The pilot study reported here for 2011 was an attempt to develop a technical approach to accomplish this localization, but was unsuccessful and either a different target than lymphocyte proliferation must be measured using this approach, or a different approach will be required.
Adams, A.A., Sturgill, Tracy L., Breathnach, C.C., Chambers, T.M., Siger, L., Minke, J.M., and Horohov, D.W. (2011) Humoral and cell-mediated immune responses of old horses following influenza recombinant canarypox virus vaccination and challenge. Veterinary Immunology and Immunopathology 139:128-140.
Bryant, N.A., Rash, A.S., Woodward, A.L., Medcalf, E., Helwegen, M., Wohlfender, F., Cruz, F., Herrmann, C., Borchers, K., Tiwari, A., Chambers, T.M., Newton, J.R., Mumford, J.A., and Elton, D.M. (2011) Isolation and characterisation of equine influenza viruses (H3N8) from Europe and North America from 2008 to 2009. Veterinary Microbiology 147:19-27.

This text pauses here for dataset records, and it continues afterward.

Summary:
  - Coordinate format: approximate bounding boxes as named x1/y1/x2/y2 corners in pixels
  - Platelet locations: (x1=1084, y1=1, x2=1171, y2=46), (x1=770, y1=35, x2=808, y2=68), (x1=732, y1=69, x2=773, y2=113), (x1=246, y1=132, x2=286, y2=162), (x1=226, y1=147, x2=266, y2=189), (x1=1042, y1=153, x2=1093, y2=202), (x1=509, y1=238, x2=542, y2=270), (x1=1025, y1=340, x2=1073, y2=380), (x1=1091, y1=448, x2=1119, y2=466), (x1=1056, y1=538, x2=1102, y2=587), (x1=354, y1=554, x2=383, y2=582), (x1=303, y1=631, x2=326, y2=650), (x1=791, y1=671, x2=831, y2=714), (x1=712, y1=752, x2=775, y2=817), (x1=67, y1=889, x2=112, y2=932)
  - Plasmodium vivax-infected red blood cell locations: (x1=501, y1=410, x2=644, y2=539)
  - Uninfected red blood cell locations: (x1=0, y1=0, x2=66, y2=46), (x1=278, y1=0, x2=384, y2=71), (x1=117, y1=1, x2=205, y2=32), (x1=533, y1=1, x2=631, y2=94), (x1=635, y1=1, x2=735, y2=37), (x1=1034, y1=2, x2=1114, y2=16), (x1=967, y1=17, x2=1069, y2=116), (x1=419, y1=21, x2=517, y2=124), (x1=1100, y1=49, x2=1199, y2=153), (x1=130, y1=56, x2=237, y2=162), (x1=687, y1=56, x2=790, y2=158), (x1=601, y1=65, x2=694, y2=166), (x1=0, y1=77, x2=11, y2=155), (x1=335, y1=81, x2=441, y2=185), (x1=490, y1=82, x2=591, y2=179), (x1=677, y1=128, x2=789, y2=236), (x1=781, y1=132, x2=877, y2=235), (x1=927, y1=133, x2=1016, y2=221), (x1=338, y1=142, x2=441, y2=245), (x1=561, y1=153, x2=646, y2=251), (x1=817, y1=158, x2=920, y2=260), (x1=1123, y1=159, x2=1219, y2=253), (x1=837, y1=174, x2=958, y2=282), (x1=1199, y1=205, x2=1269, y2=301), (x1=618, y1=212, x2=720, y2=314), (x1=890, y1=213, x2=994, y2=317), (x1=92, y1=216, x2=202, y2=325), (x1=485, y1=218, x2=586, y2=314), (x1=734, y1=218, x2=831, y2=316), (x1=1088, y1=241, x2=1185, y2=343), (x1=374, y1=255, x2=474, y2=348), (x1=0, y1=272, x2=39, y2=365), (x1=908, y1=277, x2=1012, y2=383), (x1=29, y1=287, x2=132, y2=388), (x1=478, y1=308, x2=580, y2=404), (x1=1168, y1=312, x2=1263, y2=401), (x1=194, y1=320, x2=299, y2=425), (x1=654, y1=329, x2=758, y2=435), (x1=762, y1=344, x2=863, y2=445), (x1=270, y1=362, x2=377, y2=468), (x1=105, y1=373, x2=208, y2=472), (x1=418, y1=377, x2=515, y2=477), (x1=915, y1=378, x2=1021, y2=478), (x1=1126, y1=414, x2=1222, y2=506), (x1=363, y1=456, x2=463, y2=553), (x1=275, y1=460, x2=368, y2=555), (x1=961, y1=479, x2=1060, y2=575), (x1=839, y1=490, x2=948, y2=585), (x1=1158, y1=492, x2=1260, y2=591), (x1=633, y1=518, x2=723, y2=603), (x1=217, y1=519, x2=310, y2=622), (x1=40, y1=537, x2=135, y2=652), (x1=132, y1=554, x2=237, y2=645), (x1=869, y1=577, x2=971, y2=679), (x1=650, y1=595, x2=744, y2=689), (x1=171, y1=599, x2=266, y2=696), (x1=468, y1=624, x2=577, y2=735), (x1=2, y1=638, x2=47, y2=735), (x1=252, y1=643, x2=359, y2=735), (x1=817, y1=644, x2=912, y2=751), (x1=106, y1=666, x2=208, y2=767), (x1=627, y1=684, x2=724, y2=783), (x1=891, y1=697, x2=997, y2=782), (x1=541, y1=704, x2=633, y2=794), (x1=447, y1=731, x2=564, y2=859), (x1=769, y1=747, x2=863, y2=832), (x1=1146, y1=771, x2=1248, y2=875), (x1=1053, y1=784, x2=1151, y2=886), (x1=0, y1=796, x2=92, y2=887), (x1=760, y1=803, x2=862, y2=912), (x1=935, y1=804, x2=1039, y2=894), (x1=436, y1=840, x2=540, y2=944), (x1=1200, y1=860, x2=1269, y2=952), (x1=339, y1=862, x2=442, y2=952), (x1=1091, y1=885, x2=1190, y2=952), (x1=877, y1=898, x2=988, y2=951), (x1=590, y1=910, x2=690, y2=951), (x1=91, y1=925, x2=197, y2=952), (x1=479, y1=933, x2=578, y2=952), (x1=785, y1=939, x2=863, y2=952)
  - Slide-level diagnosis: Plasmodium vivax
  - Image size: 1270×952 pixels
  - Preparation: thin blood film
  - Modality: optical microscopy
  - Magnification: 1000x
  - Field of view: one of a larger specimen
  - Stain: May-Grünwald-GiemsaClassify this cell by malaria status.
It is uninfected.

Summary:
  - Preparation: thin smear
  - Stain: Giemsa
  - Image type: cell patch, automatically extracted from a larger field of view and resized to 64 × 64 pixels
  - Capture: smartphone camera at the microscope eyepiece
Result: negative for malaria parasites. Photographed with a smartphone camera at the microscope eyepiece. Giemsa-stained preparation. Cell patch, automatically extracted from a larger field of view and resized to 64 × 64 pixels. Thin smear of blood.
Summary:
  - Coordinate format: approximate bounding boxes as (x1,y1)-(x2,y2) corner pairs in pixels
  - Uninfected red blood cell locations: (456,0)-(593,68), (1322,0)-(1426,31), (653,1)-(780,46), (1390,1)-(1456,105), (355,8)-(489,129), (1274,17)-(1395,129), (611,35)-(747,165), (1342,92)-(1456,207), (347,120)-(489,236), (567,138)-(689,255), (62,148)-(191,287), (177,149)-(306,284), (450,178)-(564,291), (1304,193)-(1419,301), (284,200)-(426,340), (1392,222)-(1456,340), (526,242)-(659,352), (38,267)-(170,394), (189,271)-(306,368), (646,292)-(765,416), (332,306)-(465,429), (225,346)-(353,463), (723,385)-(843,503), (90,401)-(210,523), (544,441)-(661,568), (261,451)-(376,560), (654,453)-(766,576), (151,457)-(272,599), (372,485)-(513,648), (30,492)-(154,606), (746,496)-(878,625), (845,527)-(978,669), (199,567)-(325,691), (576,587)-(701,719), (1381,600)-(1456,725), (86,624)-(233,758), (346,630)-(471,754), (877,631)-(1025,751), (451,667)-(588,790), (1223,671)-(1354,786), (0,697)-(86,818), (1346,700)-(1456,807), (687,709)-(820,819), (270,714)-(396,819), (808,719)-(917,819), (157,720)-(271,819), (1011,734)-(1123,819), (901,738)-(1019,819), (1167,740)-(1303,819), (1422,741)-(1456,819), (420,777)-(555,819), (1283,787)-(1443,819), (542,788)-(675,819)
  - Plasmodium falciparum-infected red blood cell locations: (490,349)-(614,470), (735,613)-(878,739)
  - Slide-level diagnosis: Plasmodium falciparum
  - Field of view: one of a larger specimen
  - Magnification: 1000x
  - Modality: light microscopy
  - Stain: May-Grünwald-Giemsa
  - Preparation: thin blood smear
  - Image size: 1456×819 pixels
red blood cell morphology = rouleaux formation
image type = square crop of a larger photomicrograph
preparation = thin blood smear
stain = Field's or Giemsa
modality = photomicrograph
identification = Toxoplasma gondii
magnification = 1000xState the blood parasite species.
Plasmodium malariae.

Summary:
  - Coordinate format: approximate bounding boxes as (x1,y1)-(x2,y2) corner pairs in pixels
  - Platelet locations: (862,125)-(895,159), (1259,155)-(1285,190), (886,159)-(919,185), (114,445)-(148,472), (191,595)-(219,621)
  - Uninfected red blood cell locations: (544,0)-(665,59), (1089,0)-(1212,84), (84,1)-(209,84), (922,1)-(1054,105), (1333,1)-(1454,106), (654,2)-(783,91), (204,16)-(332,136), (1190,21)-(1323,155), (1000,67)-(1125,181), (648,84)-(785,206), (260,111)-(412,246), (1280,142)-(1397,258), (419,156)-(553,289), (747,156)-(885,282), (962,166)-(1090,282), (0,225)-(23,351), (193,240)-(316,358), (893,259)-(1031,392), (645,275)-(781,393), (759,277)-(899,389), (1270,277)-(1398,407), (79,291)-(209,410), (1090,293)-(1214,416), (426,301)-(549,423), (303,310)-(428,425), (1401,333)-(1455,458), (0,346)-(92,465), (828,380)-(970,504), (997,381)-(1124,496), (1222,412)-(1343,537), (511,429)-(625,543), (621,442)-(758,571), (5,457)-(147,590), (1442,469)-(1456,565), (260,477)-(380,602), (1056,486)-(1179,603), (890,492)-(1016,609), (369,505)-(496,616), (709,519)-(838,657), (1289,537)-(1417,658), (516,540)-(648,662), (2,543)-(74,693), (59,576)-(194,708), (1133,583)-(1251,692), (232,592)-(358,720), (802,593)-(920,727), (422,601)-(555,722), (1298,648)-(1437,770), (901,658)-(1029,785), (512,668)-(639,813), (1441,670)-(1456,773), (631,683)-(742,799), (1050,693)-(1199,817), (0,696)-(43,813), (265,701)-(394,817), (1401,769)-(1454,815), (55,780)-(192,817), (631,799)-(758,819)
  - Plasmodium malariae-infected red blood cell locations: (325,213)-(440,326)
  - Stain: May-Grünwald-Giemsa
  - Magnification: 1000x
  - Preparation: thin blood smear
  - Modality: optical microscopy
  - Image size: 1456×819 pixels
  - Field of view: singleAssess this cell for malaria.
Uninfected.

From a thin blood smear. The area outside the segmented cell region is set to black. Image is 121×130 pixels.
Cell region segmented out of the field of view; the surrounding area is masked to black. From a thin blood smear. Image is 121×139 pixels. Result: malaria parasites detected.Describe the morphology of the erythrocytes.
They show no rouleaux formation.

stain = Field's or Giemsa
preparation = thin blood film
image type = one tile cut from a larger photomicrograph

Lewis, N.S., Daly, J.M., Russell, C.A., Horton, D.L., Skepner, E., Bryant, N.A., Rash, A.S., Mumford, J.A., Wood, J.L.N., Chambers, T.M., Fouchier, R.A.M., Elton, M.D., and Smith, D.J. (2011). The antigenic and genetic evolution of equine influenza A (H3N8) virus from 1968-2007. Journal of Virology (in press).
Chambers, T.M. (2011) Updating equine influenza. Equine Disease Quarterly, v.20 no.4.